Fashion retailers jump into pride parade as LGBT month approaches

International groups like H&M, Primark, Calvin Klein, Tommy Hilfiger and Levi’s have launched capsule collections coinciding with the proximity of pride marches. LGTB consumers spends more on leisure and fashion than straight ones, according to a Nielsen study.

Jun 5, 2018 — 10:00am
L. Molina

Fashion retailers jump into pride parade as LGBT month approaches



LGTB community gain momentum for fashion retailers as pride marches approach. In recent days, international groups such as Primark, H&M, Calvin Klein, Tommy Hilfiger and Levi’s have launched capsule collections inspired by the rainbow flag. Companies use these initiatives to capitalize on the popularity of pride celebrations worldwide and sneak into consumers’ top of mind. LGTB individuals bet more on heritage brands, spend more money and are early trend adopters, according to several studies.


Purchasing power among gays, lesbians, bisexuals and transsexuals was estimated at around 971 billion dollars (832.5 billion euros) in the United States alone in 2016, according to data released by Witeck Communications. The same report states that 7% of adults in the country identify themselves as LGBT community members, a fact that enabled the firm to estimate their purchasing power.


The size of this market has led Irish low cost retailer Primark to launch its first pride collection, which will be sold in the US and several Western European markets.





Part of the proceeds, 20% of sales, will go to Stonewall, the largest charity organization supporting the LGTB collective in the United Kingdom. Swedish behemoth H&M has launched a specific collection for this audience under the title The Love For All and 10% of revenues will go to the United Nation’s global campaign Free&Equal.


PVH Corporation, owner of the Tommy Hilfiger, Calvin Klein and Speedo brands, among others, has also introduced products for pride marches.
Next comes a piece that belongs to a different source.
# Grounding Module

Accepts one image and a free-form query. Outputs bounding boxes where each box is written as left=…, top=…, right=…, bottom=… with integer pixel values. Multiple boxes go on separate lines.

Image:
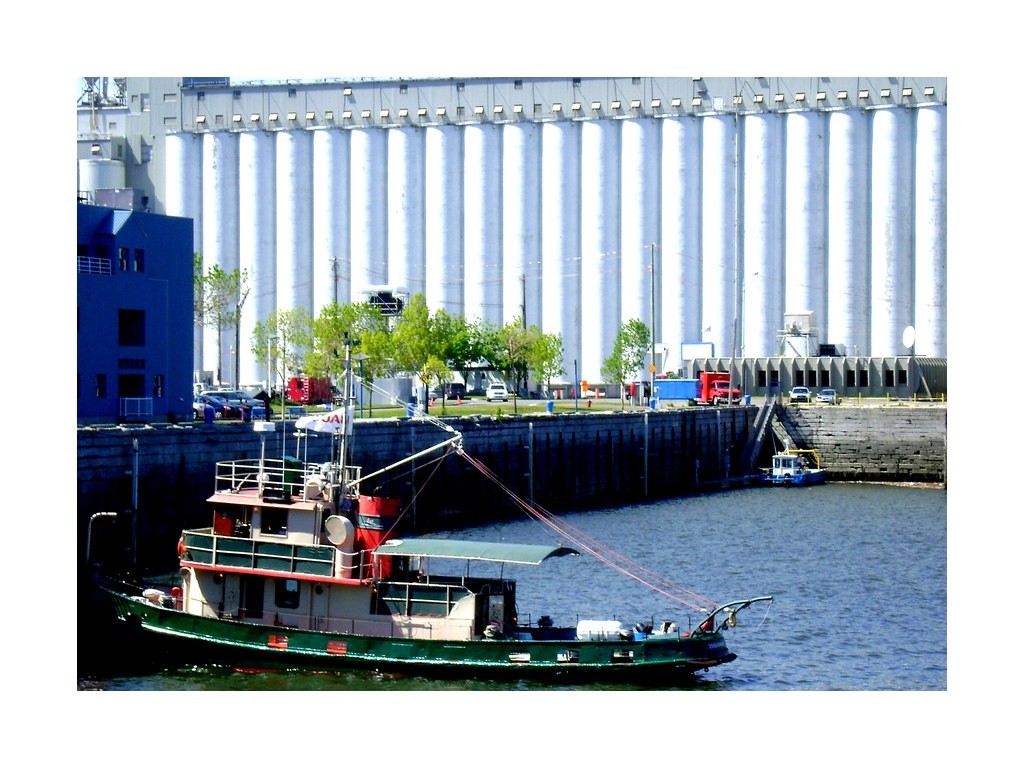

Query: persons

Besides, the company is also one of the sponsors of the pride celebrations in Amsterdam (Netherlands).


Pride fever has even reached the luxury industry. Last February, Burberry presented on London Fashion Week a range of items inspired by LGTB icons, including some with a reinvented version of his classic tartan with the rainbow flag.





LGBT importance as a business target, with its own consumer behaviour when shopping and travelling, has placed gays and lesbians on the international agenda. In 2017, the World Tourism Organization (WTO) presented the second edition of the LGBT Tourism Report, which highlighted the potential of these individuals for this industry and analysed how to effectively maximize its value.


On the other hand, Deloitte published this year in Australia, a country where homosexual marriage was recently legalized, a list of the fifty most influential LGBT executives in the country. The ranking included high-profile individuals within public and private entities that talked about how diversity can be fostered within local companies.